The sense of a complete disconnect between lived and broadcast realities is something that is superbly explored by Adam Curtis in his latest film, HyperNormalisation. It’s an epic that covers a huge range of topics from Colonel Gaddafi, Lebanon, Israel, Syria, suicide bombing, Henry Kissinger and John Perry Barlow and the techno-utopians with a clever combination of archive video and a foreboding Burial-style soundtrack. As with Curtis’ previous films such as Bitter Lake which focussed on Afghanistan, the overall message can sometimes get lost in the beguiling footage.
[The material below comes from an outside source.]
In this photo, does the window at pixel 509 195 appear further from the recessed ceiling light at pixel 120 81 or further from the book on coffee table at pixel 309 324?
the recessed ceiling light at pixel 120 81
His main theme seems to be that the oversimplistic political/ideological models that carried us through the Cold War and beyond have been kept alive through a forced normalisation of the status quo supported by the mainstream media. The twin triumphs of Brexit and Trump are the ultimate endpoint – it’s worth reflecting on how both are being essentially rationalised as “normal” when they really are anything but. He suggests that the dislocation being experienced globally is the external sign of the system falling apart. The majority of the nearly 3 hour long film though is about how we got here.